Problem 1 » In the COVID-19 response excerpt, how much has the United Church contributed from its Emergency Response Fund to the ACT Alliance's Rapid Response Fund?
Problem 2 » Name the basic necessities that the COVID-19 response excerpt lists as examples of those to which access will be further reduced.
Problem 3 » Please reproduce everything in the COVID-19 response excerpt from "The United Church is" down to "and safe shelter.".

We are not alone. The COVID-19 crisis is affecting all parts of our world, with vulnerable communities in Canada and elsewhere most at risk. In his March 19 letter to Mission & Service partners (available under Downloads, below), Moderator Richard Bott encourages us all to find “tangible ways of supporting each other—and all of God’s world—in this time, and in the days to come.” This will require our collective extended efforts stretching into months ahead.
The United Church is in touch regularly with global partners, many of whom face similar challenges to the ones facing Canada, with even fewer resources. Thanks to your support, the United Church has already contributed $20,000 from our Emergency Response Fund to the ACT Alliance’s Rapid Response Fund for its Global COVID-19 Appeal.
The most tangible immediate response globally relates to public health. However, what has begun as a health issue will impact existing humanitarian crises everywhere, increasing food insecurity and even further reducing access to other basic necessities such as clean water, stable income, and safe shelter.
Mission & Service partners tell us COVID-19 is impacting people in their communities in different ways.

Exercise data »
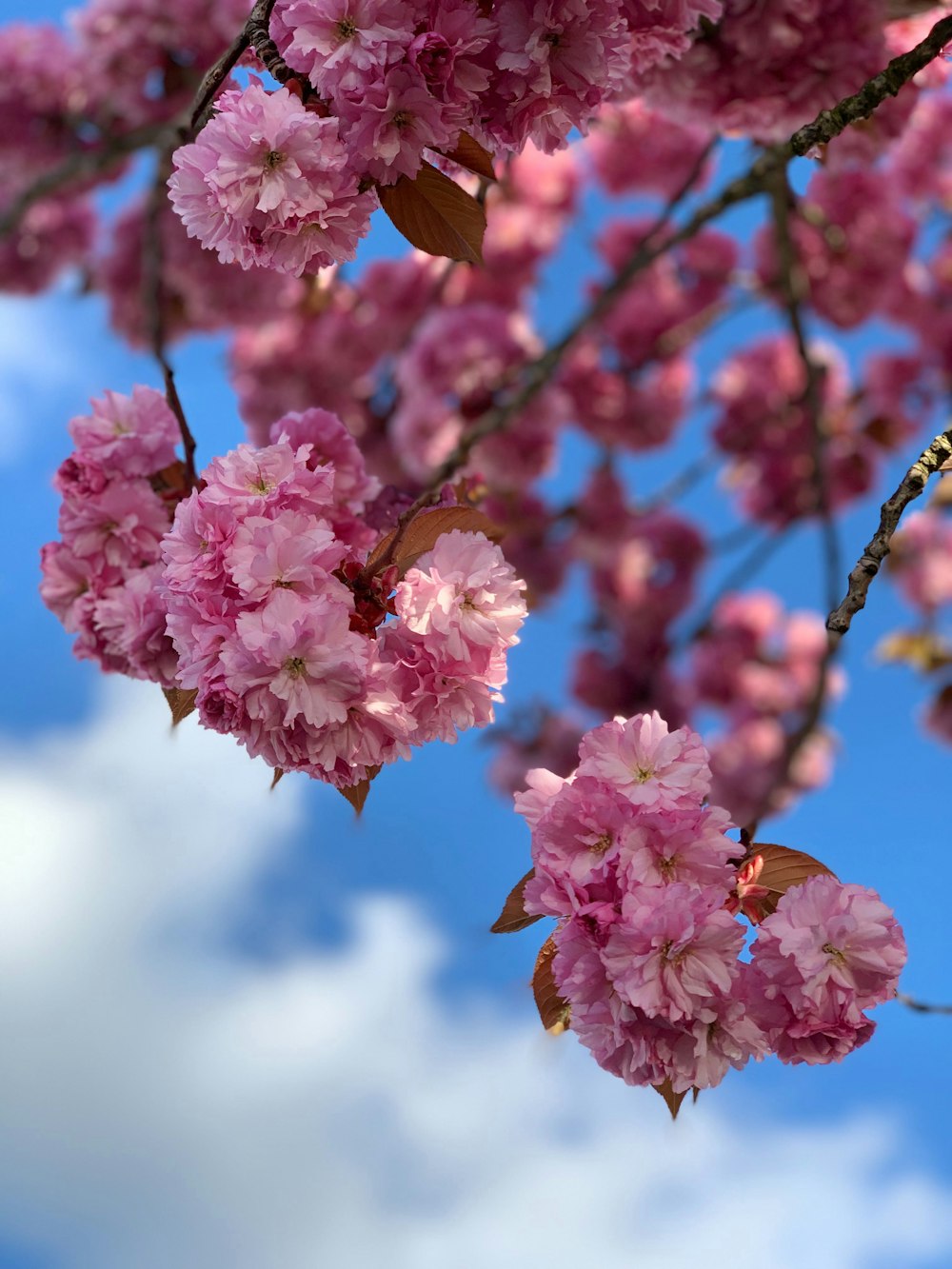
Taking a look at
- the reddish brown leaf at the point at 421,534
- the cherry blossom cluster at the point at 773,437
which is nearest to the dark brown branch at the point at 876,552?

Task answer 1 » $20,000

Task answer 2 » Clean water, stable income, and safe shelter.

Task answer 3 »
The United Church is in touch regularly with global partners, many of whom face similar challenges to the ones facing Canada, with even fewer resources. Thanks to your support, the United Church has already contributed $20,000 from our Emergency Response Fund to the ACT Alliance’s Rapid Response Fund for its Global COVID-19 Appeal.
The most tangible immediate response globally relates to public health. However, what has begun as a health issue will impact existing humanitarian crises everywhere, increasing food insecurity and even further reducing access to other basic necessities such as clean water, stable income, and safe shelter.